# Action item
Whenever the string "California" turns up in a line of the data below, copy that line.

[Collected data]
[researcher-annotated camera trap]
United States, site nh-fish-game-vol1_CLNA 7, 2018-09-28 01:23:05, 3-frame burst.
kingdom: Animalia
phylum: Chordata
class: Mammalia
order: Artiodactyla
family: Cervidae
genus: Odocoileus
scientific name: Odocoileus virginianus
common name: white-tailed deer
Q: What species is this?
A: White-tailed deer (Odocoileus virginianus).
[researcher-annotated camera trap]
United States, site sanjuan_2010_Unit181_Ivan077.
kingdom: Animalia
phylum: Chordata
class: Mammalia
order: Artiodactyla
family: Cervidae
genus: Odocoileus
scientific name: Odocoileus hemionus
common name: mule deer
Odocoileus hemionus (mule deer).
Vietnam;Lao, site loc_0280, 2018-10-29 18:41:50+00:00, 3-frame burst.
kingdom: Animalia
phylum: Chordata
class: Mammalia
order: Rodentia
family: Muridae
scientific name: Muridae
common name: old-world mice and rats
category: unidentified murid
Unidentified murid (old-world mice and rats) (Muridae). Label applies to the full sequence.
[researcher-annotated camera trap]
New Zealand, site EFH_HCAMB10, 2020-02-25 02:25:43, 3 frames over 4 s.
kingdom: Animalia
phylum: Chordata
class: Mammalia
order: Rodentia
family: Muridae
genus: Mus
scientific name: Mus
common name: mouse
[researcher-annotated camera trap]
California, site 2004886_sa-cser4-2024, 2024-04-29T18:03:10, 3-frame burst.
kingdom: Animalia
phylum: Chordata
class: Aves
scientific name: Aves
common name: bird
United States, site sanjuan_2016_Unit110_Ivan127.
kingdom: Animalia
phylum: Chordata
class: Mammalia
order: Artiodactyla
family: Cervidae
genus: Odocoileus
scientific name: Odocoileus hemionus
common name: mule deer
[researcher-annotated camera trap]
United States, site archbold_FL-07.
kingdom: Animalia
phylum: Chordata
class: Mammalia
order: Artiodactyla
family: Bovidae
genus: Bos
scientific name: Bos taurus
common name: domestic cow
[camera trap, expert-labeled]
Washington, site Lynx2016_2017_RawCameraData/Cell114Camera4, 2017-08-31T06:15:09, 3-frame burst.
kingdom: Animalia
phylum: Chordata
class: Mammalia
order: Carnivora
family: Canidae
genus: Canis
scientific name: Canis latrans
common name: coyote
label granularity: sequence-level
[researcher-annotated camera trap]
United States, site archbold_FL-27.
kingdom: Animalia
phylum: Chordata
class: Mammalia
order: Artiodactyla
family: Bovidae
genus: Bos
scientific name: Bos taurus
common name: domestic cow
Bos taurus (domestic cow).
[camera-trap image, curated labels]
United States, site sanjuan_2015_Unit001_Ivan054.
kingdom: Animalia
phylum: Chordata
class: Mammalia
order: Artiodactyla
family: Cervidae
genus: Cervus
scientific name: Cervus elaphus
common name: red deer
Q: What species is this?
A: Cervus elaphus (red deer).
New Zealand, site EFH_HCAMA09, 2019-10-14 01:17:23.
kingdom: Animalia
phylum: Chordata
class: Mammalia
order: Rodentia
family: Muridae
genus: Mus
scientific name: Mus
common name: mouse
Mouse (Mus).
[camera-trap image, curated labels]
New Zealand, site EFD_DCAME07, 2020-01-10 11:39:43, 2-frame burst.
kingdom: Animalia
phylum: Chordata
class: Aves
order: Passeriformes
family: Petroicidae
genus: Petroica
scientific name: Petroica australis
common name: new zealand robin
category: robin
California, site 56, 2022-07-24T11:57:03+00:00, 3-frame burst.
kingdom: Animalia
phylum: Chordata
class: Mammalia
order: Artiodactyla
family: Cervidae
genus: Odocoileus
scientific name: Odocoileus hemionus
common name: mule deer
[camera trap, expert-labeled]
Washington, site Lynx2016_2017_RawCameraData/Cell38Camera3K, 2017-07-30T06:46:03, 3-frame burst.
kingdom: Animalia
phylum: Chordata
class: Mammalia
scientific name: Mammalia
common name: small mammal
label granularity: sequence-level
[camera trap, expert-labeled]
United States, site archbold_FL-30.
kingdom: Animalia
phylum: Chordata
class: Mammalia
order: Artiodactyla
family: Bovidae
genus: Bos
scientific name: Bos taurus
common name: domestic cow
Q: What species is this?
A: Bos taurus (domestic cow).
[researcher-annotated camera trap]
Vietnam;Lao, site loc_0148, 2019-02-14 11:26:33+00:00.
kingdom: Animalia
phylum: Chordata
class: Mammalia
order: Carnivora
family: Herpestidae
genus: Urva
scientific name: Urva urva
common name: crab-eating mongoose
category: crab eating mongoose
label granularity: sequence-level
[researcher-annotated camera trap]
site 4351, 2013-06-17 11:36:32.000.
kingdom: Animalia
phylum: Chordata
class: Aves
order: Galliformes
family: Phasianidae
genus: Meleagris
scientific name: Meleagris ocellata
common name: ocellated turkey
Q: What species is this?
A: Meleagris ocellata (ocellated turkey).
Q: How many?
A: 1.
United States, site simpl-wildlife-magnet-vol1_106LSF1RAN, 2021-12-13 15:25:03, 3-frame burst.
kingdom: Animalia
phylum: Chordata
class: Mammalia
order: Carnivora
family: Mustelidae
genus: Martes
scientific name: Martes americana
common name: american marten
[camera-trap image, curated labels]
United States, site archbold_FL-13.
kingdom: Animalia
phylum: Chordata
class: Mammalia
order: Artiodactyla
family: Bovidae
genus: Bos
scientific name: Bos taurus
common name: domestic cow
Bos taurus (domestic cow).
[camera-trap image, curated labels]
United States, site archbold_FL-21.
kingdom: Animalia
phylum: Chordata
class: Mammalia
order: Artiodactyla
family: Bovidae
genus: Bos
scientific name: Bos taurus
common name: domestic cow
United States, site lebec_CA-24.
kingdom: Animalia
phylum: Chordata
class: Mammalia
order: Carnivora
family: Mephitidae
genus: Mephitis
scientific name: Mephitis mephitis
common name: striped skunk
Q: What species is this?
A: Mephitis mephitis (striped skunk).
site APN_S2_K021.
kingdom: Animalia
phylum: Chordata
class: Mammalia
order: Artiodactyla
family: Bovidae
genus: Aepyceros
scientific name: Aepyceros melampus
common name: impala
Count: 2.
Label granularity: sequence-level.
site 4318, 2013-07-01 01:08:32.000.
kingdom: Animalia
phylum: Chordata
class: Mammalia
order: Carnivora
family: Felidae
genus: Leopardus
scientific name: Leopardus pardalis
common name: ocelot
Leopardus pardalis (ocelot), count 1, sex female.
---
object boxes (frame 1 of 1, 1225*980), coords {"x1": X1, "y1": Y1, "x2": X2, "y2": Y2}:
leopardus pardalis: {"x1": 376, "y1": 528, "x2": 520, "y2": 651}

# Response
California, site 2004886_sa-cser4-2024, 2024-04-29T18:03:10, 3-frame burst.
California, site 56, 2022-07-24T11:57:03+00:00, 3-frame burst.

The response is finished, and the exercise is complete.